◆ Assignment
The entries need to be copied exactly as they stand, images left out.

◆ Stored data
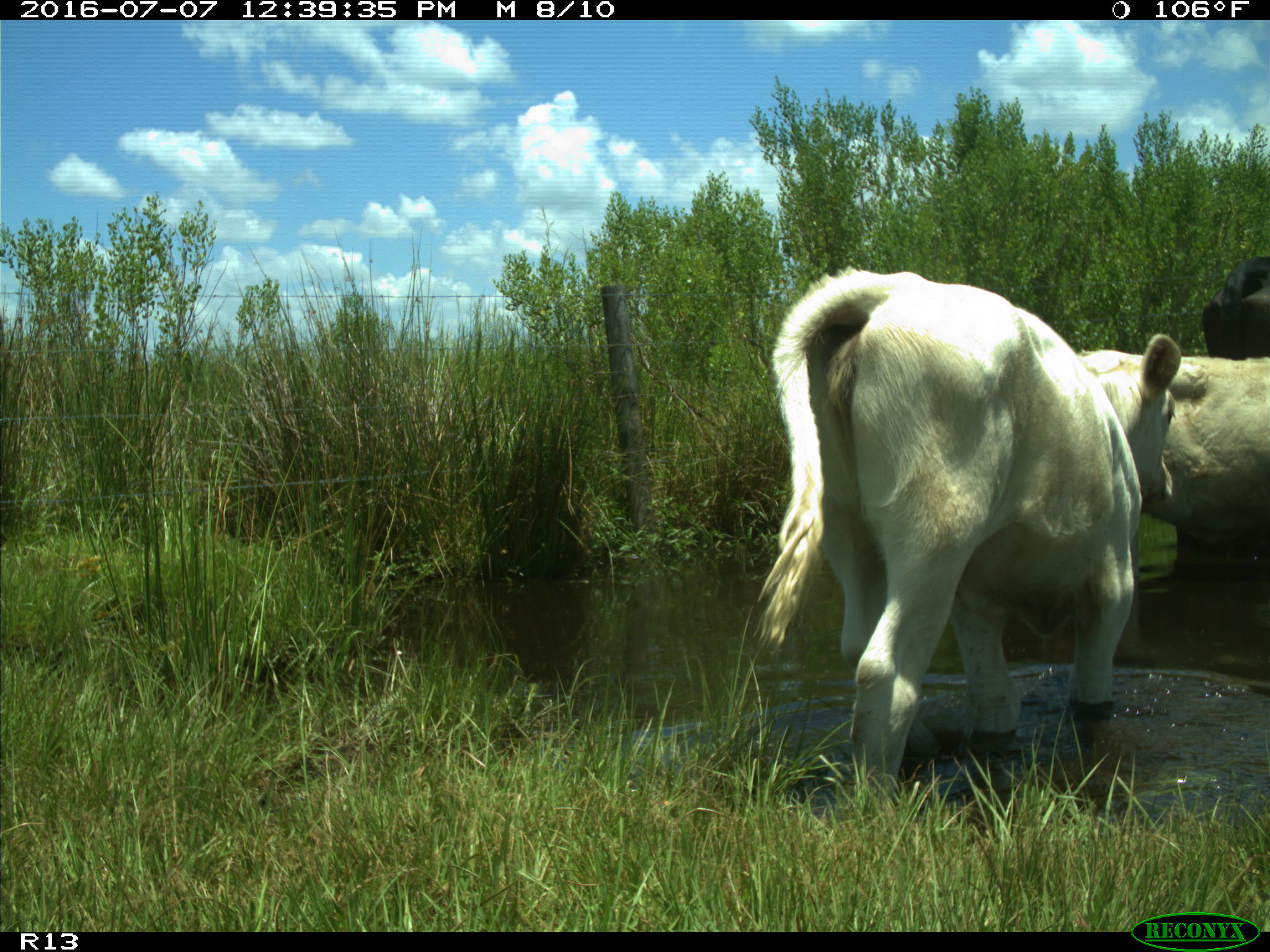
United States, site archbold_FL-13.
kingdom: Animalia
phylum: Chordata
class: Mammalia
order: Artiodactyla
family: Bovidae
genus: Bos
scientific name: Bos taurus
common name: domestic cow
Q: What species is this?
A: Bos taurus (domestic cow).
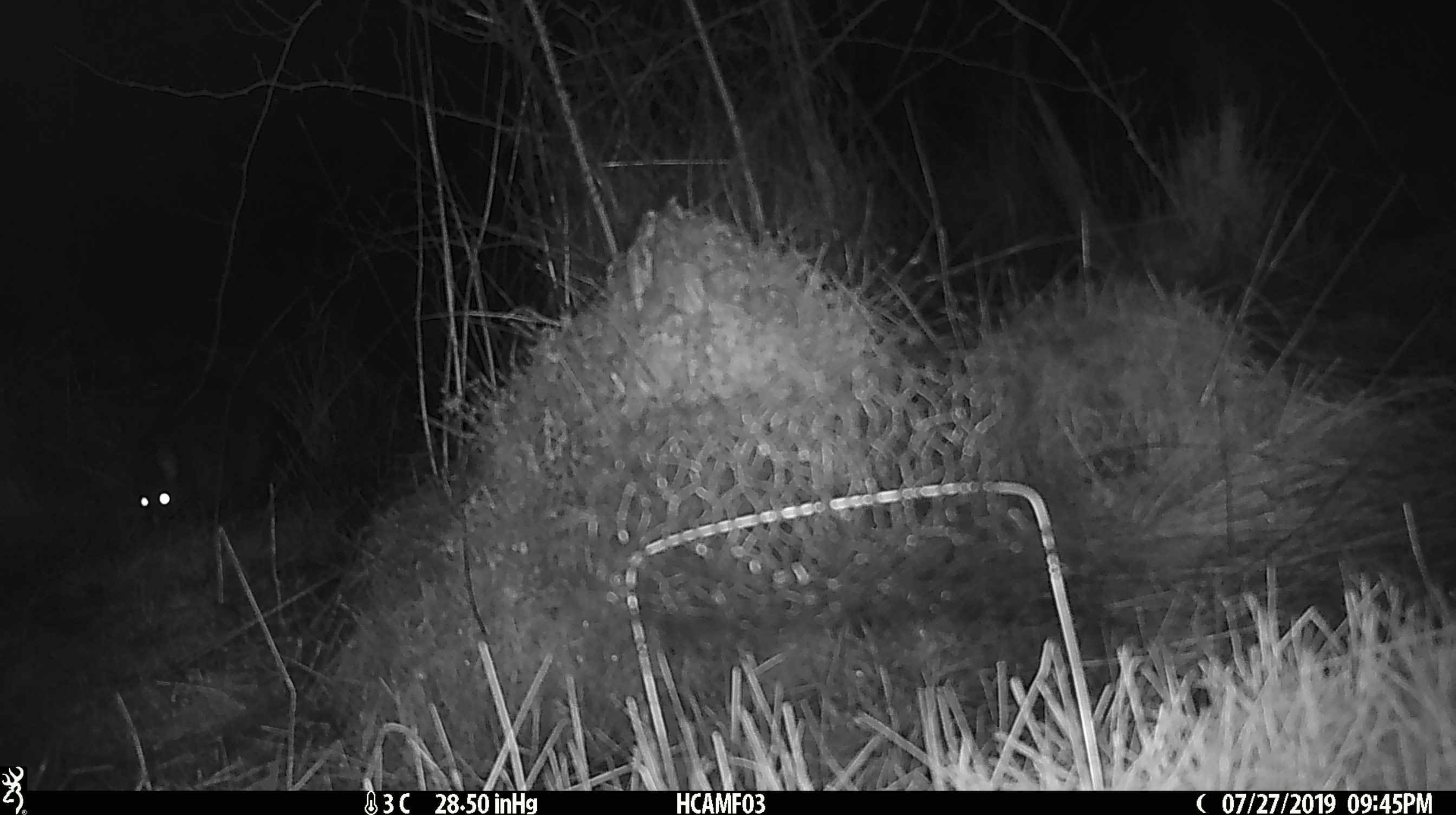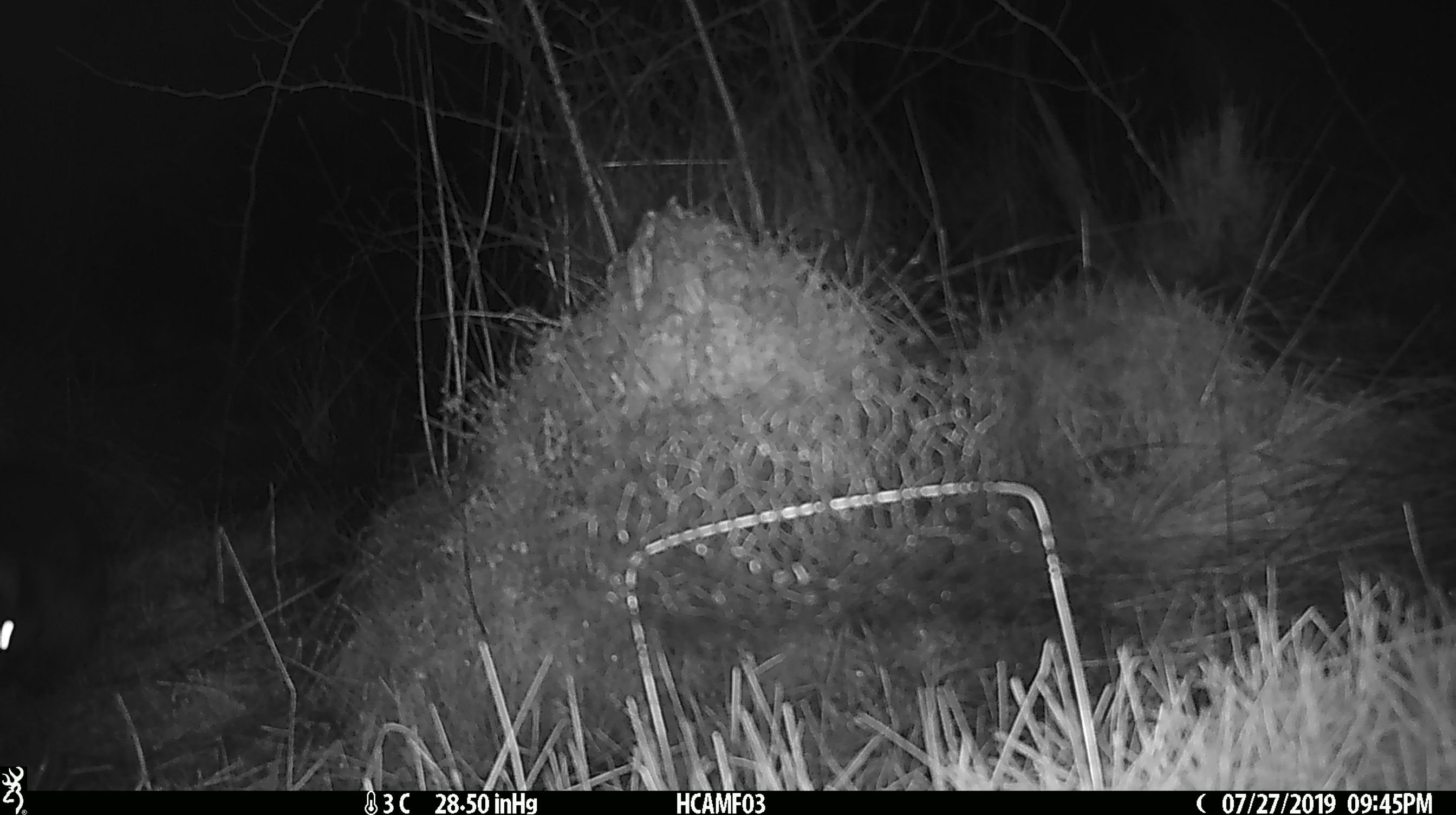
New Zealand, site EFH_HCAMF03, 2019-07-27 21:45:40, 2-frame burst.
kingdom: Animalia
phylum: Chordata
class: Mammalia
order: Diprotodontia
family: Phalangeridae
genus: Trichosurus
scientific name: Trichosurus vulpecula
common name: common brushtail possum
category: possum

◆ Response to the exercise
United States, site archbold_FL-13.
kingdom: Animalia
phylum: Chordata
class: Mammalia
order: Artiodactyla
family: Bovidae
genus: Bos
scientific name: Bos taurus
common name: domestic cow
Q: What species is this?
A: Bos taurus (domestic cow).
New Zealand, site EFH_HCAMF03, 2019-07-27 21:45:40, 2-frame burst.
kingdom: Animalia
phylum: Chordata
class: Mammalia
order: Diprotodontia
family: Phalangeridae
genus: Trichosurus
scientific name: Trichosurus vulpecula
common name: common brushtail possum
category: possum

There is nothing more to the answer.